> **To do**: For the records below, please print exactly and only the lines from the one with "SunSeed, 4 X" down to the one with "Апартаменты Уютная студия", both ends included, omitting the pictures.

> **Source material**:

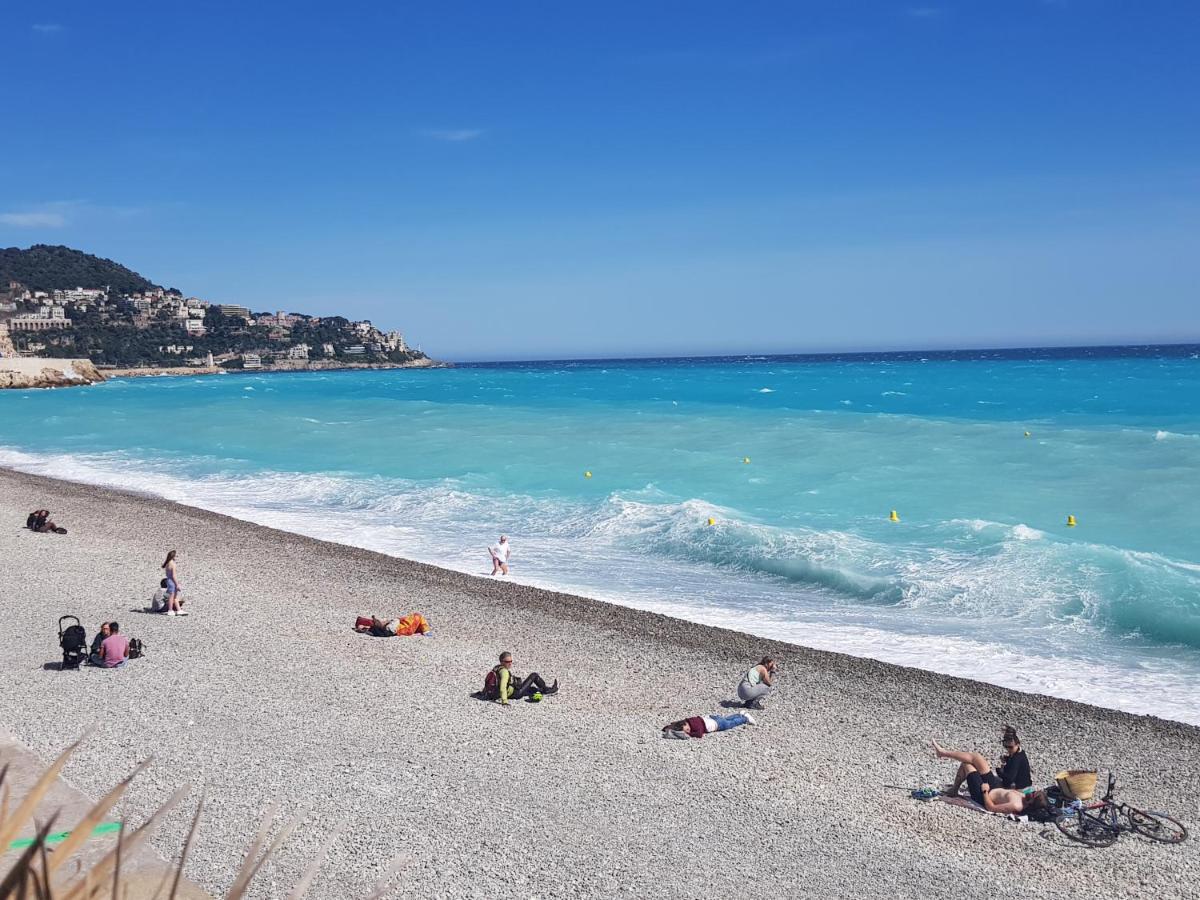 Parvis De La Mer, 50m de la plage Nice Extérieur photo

--

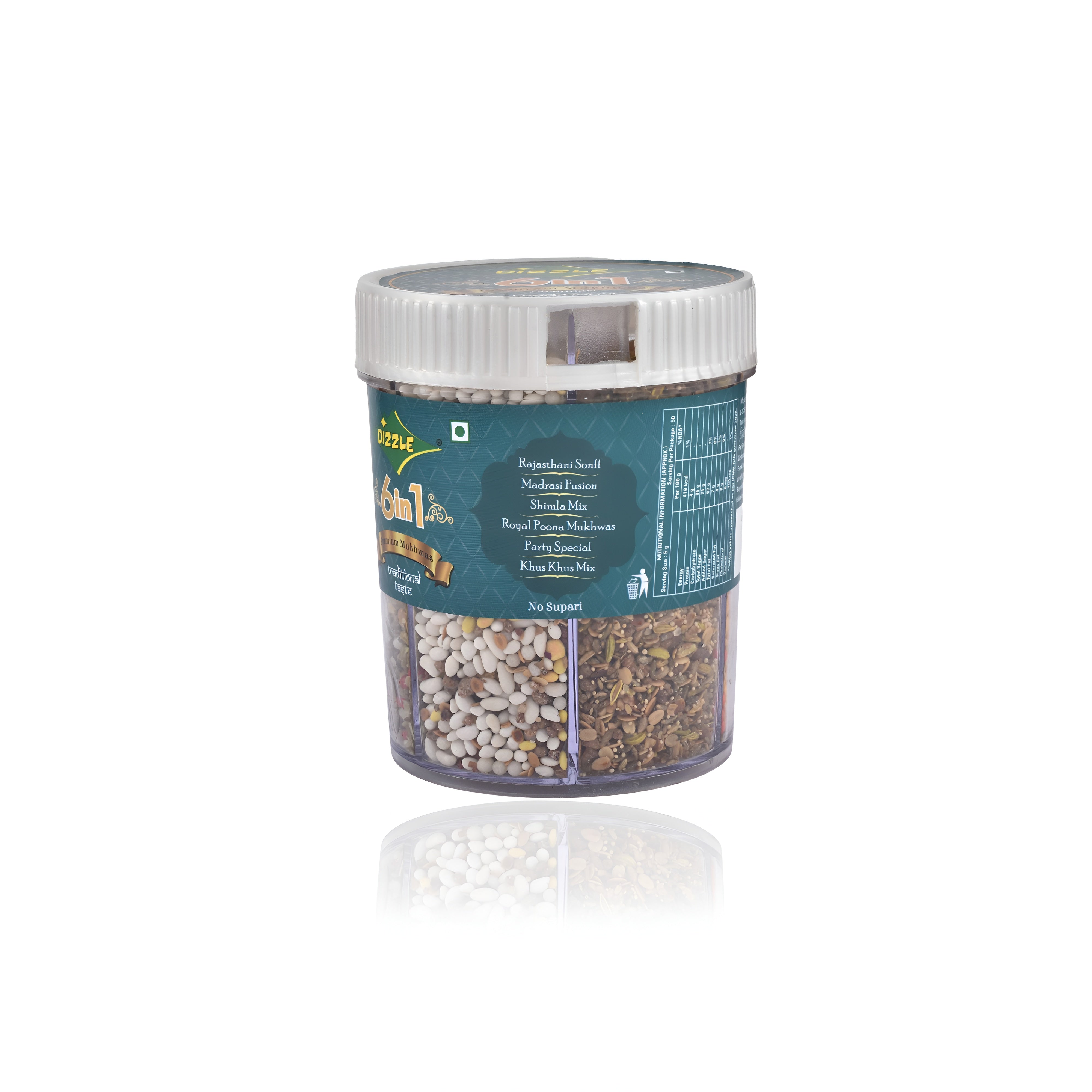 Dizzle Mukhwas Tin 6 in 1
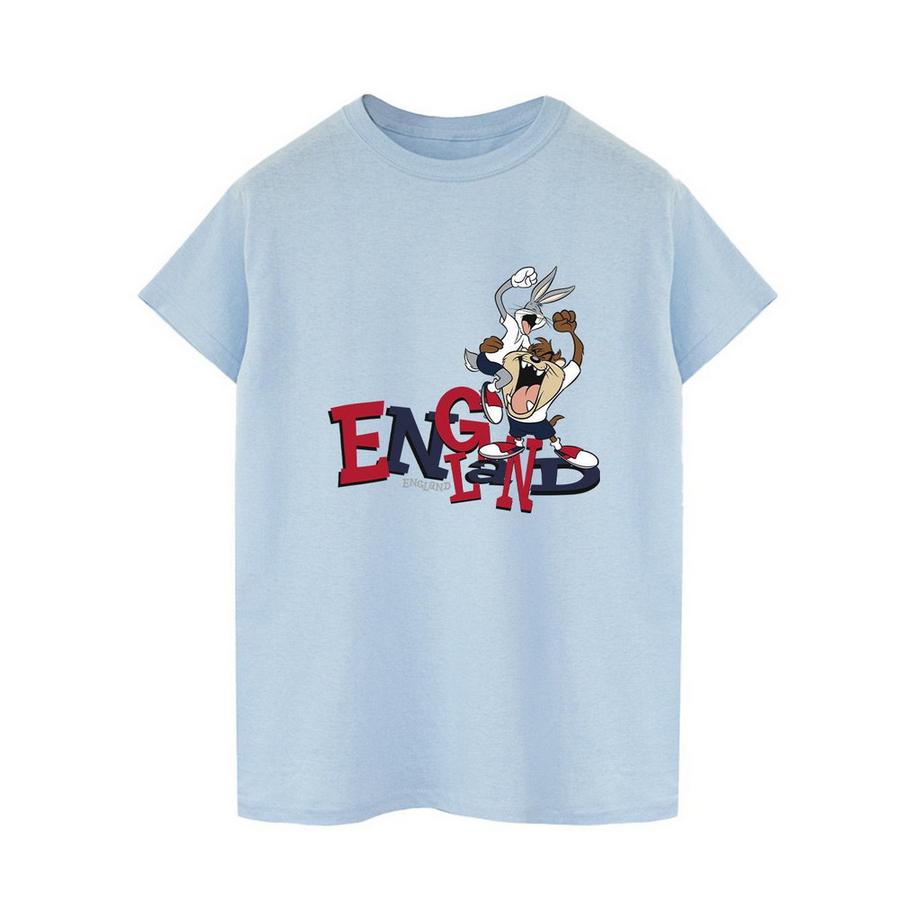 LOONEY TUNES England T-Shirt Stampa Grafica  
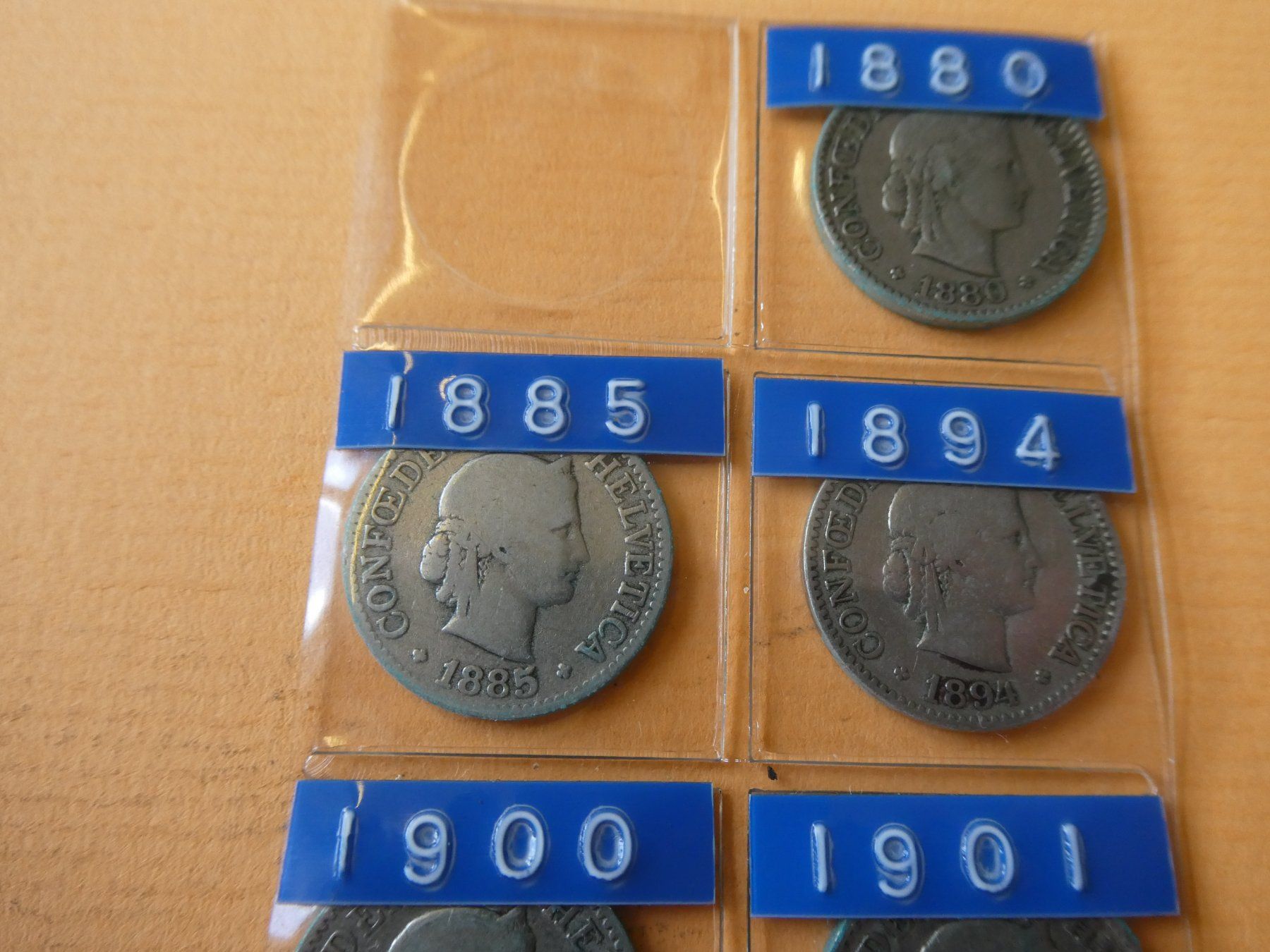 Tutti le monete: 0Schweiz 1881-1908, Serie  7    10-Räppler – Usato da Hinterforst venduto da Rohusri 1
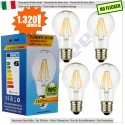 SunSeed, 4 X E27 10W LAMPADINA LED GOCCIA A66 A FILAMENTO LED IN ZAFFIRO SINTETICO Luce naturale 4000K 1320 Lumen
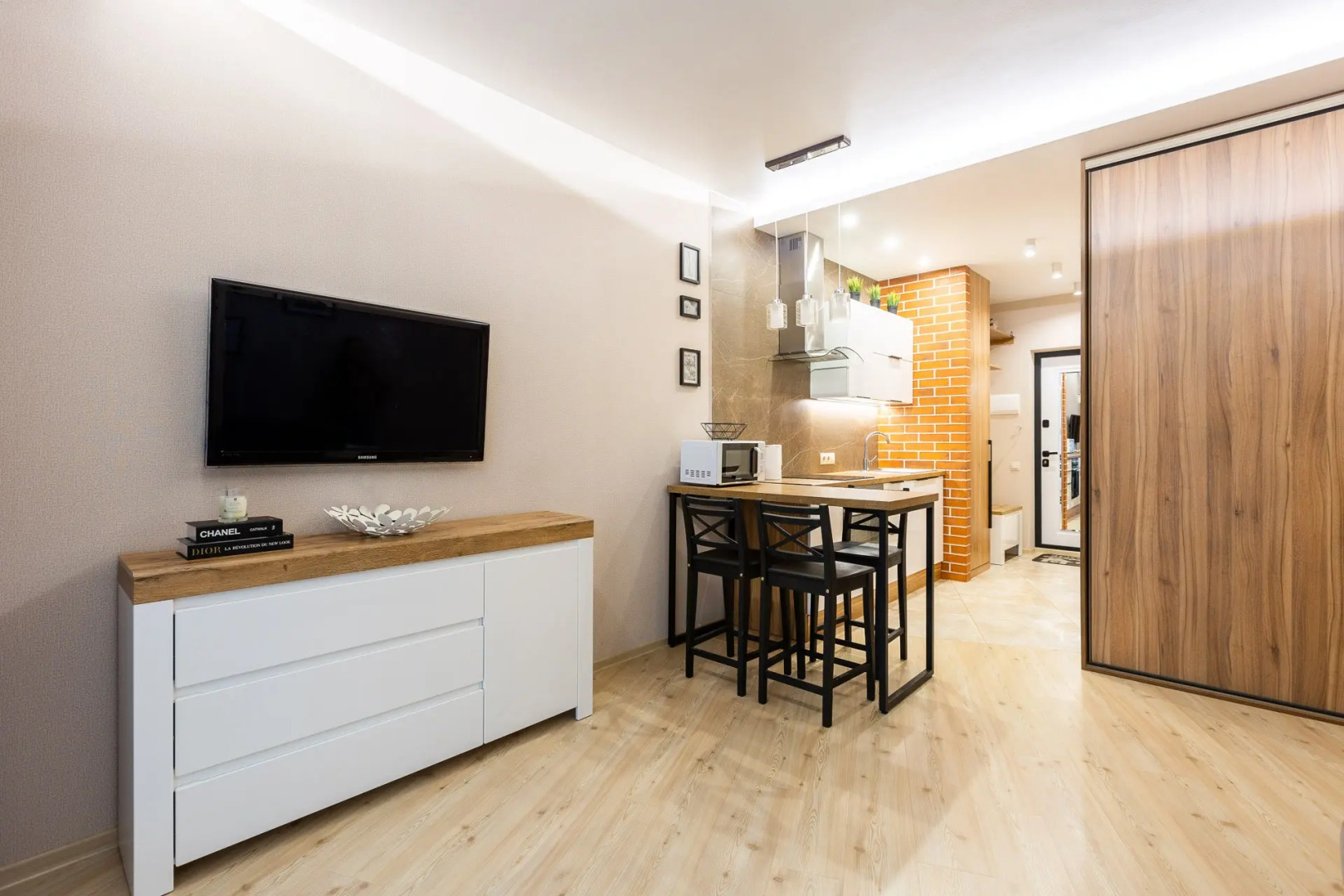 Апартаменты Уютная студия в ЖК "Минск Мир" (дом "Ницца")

> **Exercise output**:
 SunSeed, 4 X E27 10W LAMPADINA LED GOCCIA A66 A FILAMENTO LED IN ZAFFIRO SINTETICO Luce naturale 4000K 1320 Lumen
 Апартаменты Уютная студия в ЖК "Минск Мир" (дом "Ницца")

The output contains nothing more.